Document passage:
########################################

Parallel Processing Travel Cost Matrices

AndreasSantucci · ‎01-24-2014

Dear ArcGIS Community,

As part of my research, I am creating travel cost matrices for ~30k origin locations and ~3k destination locations. Calculating the travel cost matrices for such a large number of origins and destinations is quite time consuming, and currently takes several days to compute. My current workflow is as follows:

- Start with two ".csv" files, containing the latitude and longitude coordinates for origins and destinations.
- Using Python, I create ".lyr" files which contain a street map, origins, destinations, and relevant options.
- Using a ".bat" script, I call the executable file "GenerateCSVMatrixFromOD.exe" and apply it to each ".lyr" file created in the preceding step.

Because there are so many origins and destinations, I am forced to split up my data into chunks before processing. Currently, I am splitting my data into 6 chunks, where each chunk contains all ~30k origin locations and approximately 500 destination locations. Currently, executing the process above for each of the 6 ".lyr" files takes a total of about 3 days computing time. In the near future, I wish to do another experiment which involves calculating, for the same set of ~30k origin locations, the travel cost to almost ~40k unique destinations. At the current rate, this process will take weeks.

My main question is this: is it possible to speed up this process? I could envision opening up multiple ".bat" scripts to process each chunk simultaneously, but I'm not sure how ArcGIS would handle having multiple instances running at the same time, and whether there would be issues with sharing the same geo-database, or pulling from the same set of physical CPU resources. I could also envision partitioning my data in a different, and possibly more efficient way.

########################################

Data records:

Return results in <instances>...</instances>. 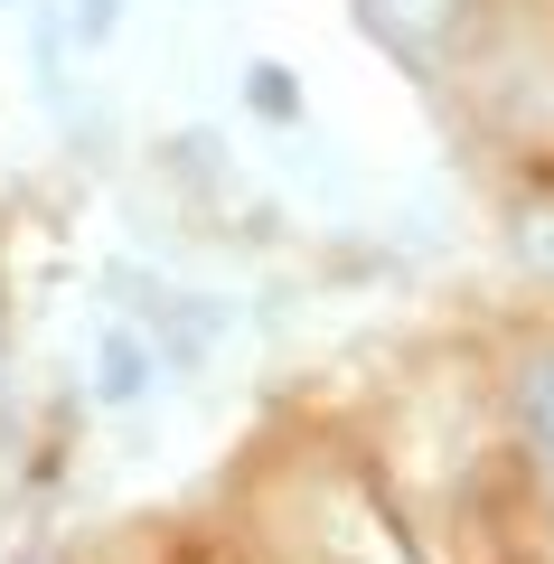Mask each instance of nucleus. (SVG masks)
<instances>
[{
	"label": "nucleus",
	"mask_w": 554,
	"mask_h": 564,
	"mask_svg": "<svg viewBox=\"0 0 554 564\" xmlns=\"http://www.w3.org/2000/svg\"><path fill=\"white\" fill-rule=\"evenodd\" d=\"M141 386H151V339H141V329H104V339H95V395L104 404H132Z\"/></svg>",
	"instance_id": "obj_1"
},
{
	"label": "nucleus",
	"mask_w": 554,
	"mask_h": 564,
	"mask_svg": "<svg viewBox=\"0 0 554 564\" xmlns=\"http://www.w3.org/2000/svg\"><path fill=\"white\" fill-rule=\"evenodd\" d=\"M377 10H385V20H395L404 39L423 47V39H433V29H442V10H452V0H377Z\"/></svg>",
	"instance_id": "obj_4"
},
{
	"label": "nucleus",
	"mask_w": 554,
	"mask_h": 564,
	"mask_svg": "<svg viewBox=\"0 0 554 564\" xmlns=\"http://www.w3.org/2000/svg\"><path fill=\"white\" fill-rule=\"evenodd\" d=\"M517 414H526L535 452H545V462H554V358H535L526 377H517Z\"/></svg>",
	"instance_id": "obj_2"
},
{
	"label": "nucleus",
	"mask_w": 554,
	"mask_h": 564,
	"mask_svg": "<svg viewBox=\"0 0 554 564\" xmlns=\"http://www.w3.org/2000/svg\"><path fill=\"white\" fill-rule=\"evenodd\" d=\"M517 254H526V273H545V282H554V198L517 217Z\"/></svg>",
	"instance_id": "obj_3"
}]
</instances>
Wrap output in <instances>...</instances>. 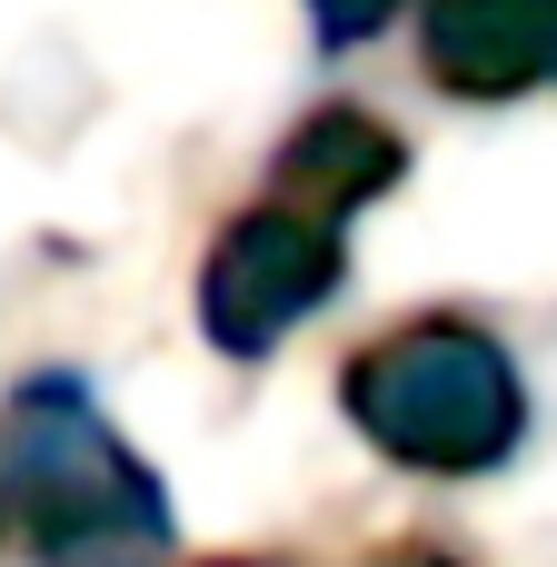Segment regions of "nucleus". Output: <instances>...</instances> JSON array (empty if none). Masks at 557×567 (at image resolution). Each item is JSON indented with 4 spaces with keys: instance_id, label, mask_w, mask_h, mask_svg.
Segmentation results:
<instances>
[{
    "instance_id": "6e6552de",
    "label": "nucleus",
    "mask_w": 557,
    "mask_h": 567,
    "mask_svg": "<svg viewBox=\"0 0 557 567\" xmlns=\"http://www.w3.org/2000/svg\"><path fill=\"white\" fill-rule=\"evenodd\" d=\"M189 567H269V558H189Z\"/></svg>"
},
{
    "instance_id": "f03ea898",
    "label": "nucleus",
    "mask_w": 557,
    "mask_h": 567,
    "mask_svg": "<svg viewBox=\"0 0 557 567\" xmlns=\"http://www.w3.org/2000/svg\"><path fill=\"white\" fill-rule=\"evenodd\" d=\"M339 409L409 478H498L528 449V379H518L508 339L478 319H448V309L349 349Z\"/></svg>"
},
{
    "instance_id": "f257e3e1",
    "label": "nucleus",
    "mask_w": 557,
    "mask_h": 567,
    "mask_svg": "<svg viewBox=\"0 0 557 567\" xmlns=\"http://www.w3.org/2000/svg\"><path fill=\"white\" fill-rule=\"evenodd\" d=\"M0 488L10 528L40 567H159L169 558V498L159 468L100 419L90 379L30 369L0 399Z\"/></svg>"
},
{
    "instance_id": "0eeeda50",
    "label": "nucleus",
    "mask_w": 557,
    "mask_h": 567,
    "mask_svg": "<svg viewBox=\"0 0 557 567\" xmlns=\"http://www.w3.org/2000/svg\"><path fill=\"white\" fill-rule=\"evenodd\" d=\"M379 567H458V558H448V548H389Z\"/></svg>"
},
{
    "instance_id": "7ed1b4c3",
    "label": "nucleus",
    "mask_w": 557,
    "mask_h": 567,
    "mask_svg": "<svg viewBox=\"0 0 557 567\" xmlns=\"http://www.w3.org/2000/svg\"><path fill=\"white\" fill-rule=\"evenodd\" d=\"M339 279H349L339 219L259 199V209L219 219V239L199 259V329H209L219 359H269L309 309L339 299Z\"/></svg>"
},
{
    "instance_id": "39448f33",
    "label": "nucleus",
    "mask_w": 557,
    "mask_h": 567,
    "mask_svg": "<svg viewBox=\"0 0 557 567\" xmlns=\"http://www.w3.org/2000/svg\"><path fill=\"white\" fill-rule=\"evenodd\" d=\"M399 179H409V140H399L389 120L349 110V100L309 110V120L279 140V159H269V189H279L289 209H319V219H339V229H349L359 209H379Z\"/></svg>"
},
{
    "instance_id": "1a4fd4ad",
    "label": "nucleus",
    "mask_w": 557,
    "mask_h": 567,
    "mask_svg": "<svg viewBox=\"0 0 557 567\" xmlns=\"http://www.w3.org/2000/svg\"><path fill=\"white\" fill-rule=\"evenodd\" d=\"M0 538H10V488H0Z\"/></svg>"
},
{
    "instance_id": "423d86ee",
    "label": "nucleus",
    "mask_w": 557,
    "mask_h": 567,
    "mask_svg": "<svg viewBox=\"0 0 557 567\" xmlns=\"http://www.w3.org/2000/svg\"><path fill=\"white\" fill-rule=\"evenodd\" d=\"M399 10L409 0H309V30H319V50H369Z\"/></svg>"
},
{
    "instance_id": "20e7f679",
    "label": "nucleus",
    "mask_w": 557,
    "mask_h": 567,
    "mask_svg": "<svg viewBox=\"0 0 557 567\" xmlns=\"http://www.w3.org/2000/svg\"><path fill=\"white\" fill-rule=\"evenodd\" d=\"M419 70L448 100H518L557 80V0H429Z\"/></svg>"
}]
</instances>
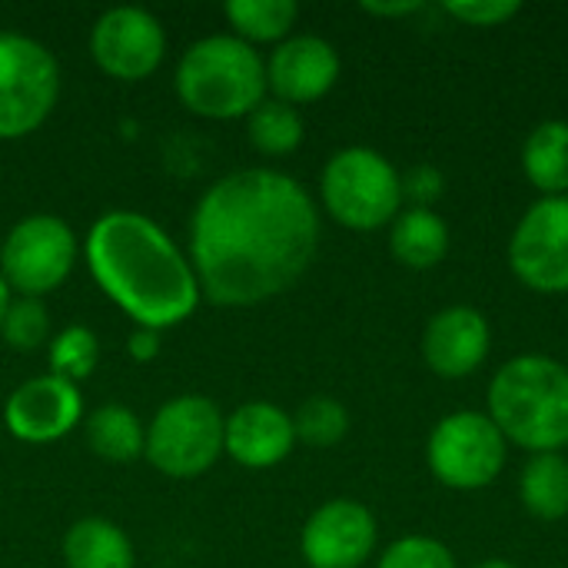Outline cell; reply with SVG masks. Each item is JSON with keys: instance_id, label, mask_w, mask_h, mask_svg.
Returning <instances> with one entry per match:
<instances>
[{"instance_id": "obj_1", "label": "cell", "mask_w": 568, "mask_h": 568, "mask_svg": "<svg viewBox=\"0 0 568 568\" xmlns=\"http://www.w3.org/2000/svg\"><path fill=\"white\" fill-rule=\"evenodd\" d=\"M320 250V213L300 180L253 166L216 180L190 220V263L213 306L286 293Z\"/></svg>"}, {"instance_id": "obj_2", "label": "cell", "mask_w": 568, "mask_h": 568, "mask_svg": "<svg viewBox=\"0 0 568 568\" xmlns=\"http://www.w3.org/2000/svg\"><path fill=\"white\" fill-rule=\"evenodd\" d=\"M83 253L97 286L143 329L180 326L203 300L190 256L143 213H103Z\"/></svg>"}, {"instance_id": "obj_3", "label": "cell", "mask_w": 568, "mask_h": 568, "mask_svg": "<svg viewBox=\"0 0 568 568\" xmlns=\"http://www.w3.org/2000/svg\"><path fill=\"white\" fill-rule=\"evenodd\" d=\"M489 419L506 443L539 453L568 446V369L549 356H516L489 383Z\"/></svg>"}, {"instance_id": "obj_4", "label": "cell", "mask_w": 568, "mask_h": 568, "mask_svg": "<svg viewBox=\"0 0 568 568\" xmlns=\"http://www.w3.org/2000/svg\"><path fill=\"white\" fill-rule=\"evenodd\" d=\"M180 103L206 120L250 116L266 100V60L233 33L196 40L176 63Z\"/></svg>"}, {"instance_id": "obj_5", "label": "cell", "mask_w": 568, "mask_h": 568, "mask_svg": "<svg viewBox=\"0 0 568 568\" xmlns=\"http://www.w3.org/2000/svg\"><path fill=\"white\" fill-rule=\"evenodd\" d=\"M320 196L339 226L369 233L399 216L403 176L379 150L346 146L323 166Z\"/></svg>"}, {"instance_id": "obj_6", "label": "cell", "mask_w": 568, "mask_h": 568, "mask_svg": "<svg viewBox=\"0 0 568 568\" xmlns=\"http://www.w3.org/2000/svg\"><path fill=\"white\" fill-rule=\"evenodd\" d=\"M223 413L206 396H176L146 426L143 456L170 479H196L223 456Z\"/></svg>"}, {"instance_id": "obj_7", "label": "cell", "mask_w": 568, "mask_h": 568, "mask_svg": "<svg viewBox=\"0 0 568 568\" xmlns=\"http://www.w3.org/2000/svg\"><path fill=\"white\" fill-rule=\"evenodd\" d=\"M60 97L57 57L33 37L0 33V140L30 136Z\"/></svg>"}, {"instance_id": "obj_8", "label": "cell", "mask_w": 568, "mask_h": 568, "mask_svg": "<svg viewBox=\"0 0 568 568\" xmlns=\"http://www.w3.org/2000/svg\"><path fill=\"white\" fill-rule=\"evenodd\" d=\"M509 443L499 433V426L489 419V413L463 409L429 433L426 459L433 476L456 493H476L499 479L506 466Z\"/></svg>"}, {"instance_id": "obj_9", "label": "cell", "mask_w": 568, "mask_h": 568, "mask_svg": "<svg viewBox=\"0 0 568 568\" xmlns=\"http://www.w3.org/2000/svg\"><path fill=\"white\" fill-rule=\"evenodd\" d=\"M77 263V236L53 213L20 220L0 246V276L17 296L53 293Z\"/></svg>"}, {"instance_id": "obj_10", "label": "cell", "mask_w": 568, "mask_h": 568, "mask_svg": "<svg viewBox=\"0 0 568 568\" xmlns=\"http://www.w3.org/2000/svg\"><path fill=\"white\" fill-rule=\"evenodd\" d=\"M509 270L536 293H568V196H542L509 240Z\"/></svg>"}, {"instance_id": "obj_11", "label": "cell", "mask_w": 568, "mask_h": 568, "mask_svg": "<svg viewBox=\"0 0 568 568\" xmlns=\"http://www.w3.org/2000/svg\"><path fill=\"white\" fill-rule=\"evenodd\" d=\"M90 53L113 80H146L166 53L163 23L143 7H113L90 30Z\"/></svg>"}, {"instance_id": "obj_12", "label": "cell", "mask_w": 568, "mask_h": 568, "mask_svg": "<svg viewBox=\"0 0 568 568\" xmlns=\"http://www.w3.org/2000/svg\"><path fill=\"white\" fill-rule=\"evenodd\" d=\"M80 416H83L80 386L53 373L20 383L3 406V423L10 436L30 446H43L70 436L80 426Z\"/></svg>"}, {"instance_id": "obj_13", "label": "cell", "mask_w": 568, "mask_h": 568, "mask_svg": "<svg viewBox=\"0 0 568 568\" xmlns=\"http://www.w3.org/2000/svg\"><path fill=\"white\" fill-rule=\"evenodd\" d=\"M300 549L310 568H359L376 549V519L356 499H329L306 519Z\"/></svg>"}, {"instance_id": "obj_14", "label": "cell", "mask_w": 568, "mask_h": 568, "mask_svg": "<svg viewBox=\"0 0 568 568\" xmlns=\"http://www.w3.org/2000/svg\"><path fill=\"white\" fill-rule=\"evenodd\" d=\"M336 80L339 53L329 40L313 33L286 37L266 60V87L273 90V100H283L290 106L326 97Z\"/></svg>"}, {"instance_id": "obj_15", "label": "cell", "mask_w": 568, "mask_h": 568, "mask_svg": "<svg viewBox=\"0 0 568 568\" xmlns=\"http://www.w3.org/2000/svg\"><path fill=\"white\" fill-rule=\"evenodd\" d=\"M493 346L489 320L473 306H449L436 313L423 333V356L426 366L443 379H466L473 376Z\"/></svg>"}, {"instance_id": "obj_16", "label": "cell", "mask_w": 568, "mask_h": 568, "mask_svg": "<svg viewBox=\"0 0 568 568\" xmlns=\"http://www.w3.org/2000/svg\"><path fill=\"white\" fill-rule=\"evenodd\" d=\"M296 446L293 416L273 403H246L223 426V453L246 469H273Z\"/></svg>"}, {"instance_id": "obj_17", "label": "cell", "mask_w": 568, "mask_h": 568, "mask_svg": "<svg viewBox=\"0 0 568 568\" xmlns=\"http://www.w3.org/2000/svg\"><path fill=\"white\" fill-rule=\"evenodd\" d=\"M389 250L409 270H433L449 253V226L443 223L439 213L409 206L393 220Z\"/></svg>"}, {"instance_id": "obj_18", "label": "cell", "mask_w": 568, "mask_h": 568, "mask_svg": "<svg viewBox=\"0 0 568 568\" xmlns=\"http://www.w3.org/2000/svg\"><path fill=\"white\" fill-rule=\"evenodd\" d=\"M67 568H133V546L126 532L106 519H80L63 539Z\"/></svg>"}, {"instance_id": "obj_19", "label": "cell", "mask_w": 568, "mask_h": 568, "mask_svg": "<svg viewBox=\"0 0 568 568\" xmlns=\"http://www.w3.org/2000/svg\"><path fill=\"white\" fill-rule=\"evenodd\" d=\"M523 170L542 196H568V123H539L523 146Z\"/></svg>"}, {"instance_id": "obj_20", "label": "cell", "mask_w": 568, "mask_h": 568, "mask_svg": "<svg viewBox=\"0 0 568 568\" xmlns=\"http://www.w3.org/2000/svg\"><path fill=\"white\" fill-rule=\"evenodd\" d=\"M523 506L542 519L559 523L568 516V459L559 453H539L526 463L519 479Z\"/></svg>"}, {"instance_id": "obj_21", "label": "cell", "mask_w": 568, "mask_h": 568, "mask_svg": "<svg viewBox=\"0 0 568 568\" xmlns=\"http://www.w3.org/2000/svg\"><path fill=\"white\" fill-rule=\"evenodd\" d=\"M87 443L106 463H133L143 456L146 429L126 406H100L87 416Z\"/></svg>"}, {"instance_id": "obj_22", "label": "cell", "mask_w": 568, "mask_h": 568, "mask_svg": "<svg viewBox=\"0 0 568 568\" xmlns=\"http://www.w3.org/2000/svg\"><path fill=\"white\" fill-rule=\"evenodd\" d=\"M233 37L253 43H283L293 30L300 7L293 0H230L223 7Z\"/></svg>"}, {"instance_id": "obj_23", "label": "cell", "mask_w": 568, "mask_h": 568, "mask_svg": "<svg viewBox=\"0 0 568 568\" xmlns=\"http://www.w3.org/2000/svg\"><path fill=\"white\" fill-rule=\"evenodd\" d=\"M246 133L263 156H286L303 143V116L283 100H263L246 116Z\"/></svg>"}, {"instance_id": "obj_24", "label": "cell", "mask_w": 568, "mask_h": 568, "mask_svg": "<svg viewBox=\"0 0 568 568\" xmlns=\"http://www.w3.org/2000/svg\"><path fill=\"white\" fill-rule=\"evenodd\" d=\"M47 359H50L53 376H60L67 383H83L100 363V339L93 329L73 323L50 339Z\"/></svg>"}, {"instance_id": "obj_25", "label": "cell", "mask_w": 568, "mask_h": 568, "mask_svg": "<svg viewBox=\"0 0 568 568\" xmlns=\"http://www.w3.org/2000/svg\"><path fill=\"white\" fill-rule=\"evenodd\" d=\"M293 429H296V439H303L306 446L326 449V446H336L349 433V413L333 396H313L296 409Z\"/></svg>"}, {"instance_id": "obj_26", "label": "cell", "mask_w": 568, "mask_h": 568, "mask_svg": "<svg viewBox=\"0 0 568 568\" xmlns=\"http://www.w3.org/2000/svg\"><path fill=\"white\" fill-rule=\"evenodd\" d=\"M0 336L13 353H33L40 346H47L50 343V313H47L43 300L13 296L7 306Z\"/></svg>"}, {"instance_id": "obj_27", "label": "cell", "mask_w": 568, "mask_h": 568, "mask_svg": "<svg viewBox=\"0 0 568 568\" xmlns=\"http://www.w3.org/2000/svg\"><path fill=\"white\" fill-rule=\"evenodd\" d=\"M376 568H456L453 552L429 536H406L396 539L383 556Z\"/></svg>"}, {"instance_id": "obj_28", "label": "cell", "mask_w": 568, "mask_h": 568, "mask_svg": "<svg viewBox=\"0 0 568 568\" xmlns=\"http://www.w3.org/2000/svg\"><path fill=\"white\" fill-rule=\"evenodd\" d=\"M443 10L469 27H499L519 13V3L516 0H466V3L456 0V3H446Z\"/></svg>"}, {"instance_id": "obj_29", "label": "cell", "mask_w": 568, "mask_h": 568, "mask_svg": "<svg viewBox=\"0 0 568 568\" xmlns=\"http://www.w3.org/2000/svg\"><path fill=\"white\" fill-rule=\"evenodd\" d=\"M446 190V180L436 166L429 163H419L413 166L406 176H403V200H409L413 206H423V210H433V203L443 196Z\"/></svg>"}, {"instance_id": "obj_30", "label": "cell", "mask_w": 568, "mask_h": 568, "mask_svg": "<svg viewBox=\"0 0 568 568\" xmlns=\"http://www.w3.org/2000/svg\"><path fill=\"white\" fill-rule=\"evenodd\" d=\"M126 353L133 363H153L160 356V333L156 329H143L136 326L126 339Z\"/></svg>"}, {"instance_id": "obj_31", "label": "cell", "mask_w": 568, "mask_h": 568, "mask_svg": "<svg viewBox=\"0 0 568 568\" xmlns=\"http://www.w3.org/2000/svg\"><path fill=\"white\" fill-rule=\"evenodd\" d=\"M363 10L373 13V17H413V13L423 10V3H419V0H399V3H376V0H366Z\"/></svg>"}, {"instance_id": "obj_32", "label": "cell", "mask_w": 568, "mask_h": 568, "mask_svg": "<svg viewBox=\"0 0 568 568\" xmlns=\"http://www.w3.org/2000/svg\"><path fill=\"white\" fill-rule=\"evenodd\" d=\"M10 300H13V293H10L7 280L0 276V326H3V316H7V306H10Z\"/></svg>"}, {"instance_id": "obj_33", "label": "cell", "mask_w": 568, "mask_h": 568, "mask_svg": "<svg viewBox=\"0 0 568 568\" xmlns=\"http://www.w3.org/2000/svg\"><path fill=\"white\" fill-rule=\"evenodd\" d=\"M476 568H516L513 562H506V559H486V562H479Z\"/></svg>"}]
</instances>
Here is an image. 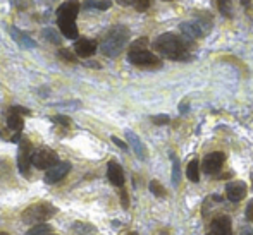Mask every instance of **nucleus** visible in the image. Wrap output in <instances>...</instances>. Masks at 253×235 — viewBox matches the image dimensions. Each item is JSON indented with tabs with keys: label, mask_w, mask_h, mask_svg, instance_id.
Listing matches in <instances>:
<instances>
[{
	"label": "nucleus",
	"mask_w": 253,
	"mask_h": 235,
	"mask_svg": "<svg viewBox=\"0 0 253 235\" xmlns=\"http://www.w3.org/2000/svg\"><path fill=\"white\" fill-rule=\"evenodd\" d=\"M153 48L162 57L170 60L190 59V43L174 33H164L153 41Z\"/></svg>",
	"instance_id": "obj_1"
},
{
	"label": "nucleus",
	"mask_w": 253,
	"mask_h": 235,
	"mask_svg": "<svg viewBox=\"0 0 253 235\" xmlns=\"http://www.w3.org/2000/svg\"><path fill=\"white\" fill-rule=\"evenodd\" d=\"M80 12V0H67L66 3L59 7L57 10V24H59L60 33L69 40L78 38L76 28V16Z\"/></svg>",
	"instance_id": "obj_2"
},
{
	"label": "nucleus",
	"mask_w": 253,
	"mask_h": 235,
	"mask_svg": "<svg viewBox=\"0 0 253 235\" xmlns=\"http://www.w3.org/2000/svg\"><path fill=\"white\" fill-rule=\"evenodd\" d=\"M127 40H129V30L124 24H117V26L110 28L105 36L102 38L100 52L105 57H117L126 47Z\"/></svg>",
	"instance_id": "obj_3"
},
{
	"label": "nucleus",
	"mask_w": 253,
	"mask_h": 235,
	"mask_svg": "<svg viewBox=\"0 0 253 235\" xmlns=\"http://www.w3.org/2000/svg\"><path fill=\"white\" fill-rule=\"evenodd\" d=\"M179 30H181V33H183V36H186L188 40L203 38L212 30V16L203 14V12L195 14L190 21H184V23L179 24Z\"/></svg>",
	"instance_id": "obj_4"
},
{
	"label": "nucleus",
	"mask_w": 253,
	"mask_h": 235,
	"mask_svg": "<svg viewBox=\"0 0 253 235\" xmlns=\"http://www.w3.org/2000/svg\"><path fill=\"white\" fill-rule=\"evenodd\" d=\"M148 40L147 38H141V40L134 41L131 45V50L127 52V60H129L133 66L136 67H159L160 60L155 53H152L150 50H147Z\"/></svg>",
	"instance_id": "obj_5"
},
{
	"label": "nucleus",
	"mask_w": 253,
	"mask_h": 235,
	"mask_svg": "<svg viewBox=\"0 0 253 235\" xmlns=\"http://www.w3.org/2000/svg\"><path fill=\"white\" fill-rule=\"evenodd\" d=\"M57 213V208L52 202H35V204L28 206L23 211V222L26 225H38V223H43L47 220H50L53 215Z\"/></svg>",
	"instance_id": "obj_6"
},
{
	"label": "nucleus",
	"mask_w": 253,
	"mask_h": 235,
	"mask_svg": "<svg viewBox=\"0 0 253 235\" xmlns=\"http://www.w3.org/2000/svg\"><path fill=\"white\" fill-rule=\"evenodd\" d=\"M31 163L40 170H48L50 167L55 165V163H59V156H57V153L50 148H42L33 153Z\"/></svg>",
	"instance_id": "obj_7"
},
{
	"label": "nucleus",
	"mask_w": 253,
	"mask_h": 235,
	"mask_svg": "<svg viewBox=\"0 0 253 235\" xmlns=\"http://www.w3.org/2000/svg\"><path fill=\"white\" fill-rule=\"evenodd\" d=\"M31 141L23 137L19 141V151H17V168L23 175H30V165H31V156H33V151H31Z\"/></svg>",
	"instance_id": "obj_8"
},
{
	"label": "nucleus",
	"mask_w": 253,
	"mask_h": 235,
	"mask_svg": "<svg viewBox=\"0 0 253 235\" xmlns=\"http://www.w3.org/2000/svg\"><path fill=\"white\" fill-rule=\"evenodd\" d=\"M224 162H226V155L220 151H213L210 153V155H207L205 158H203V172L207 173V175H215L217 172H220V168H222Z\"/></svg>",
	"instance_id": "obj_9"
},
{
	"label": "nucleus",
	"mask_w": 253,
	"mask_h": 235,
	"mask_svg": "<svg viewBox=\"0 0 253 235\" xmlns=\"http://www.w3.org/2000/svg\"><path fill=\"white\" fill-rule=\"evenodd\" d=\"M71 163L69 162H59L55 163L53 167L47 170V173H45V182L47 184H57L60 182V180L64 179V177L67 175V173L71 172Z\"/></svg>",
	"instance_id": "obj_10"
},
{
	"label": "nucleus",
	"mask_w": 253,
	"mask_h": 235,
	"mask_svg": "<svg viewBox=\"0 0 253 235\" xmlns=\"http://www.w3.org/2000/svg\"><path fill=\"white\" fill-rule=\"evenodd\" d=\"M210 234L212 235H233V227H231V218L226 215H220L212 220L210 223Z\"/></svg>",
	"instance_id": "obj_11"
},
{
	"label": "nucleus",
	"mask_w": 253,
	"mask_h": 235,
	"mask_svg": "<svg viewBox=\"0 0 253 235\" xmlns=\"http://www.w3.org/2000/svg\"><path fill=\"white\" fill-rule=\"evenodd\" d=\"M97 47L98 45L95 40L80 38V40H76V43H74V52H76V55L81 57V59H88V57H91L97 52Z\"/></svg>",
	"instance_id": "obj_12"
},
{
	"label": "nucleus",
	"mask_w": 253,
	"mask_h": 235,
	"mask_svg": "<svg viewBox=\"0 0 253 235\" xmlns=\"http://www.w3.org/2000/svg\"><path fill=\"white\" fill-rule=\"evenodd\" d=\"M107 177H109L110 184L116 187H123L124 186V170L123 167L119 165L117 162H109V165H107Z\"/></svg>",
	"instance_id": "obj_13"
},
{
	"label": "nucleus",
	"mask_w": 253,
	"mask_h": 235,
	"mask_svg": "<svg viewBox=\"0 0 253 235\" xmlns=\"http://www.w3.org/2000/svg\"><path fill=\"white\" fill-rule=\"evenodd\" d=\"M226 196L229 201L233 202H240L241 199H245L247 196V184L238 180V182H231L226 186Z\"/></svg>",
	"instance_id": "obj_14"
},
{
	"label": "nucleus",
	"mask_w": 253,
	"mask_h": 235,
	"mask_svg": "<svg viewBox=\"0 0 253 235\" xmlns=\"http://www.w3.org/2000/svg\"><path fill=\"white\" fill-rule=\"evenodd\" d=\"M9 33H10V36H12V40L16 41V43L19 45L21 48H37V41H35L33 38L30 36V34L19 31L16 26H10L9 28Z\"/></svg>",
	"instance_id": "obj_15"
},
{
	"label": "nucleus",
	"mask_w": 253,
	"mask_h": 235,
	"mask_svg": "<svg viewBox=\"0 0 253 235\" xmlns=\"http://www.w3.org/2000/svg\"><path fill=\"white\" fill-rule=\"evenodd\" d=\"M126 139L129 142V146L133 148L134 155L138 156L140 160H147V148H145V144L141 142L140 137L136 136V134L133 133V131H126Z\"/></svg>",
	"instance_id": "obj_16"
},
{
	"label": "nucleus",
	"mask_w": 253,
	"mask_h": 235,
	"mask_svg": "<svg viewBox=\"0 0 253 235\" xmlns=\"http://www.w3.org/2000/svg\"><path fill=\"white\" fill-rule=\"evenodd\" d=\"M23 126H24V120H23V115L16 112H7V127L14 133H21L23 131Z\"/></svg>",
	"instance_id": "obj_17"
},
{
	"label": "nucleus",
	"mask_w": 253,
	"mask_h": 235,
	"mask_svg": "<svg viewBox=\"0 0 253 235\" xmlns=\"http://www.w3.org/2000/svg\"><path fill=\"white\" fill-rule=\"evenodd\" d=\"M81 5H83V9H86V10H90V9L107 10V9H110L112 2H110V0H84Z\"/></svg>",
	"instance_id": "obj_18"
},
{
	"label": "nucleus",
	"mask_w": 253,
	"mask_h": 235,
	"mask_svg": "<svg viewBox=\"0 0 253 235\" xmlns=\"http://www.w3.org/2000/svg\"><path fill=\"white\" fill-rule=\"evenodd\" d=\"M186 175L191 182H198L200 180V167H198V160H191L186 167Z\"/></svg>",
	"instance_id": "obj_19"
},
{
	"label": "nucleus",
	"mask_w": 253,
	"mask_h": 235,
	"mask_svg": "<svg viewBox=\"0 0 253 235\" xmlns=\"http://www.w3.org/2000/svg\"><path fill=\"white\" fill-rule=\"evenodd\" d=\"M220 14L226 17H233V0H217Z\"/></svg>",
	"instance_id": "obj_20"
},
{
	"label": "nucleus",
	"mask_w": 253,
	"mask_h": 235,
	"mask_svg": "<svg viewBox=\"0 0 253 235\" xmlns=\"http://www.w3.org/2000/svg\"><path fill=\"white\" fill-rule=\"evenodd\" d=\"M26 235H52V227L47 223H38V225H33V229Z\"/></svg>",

########################################

Directives:
- A) Reproduce the part of the forum post on travel cost matrices that opens with the words containing "My main question" and closes with "more efficient way.".
- B) Write what comes next in the forum post about speeding up travel cost matrices, starting after its last sentence.

Per-task outputs:
- A)
My main question is this: is it possible to speed up this process? I could envision opening up multiple ".bat" scripts to process each chunk simultaneously, but I'm not sure how ArcGIS would handle having multiple instances running at the same time, and whether there would be issues with sharing the same geo-database, or pulling from the same set of physical CPU resources. I could also envision partitioning my data in a different, and possibly more efficient way.

- B)
What's the best way to speed up this process?

I am happy to provide any additional details that would help to better inform. Thank you for your time.

RamB · ‎01-26-2014

If you are good in python. Why would you not want to stay within python (outside ArcGIS)

Please see this

regards,

MelindaMorang · ‎01-27-2014

Hi Andreas.

There are a couple of ways to speed up lengthy network calculations:

1) Install the 64-bit Background Geoprocessing product. This way, when you run ArcToolbox tools in Desktop, if you have background geoprocessing enabled (in Geoprocessing->Options), the tool will run in 64-bit mode, which speeds things up quite a bit. Note that you have to be running the ArcToolbox version of Solve instead of clicking the little Solve button on the Network Analyst toolbar. You can also run python script tools using 64-bit background GP by simply calling the 64-bit version of python. The documentation explains it in more detail: http://resources.arcgis.com/en/help/main/10.2/index.html#//002100000040000000.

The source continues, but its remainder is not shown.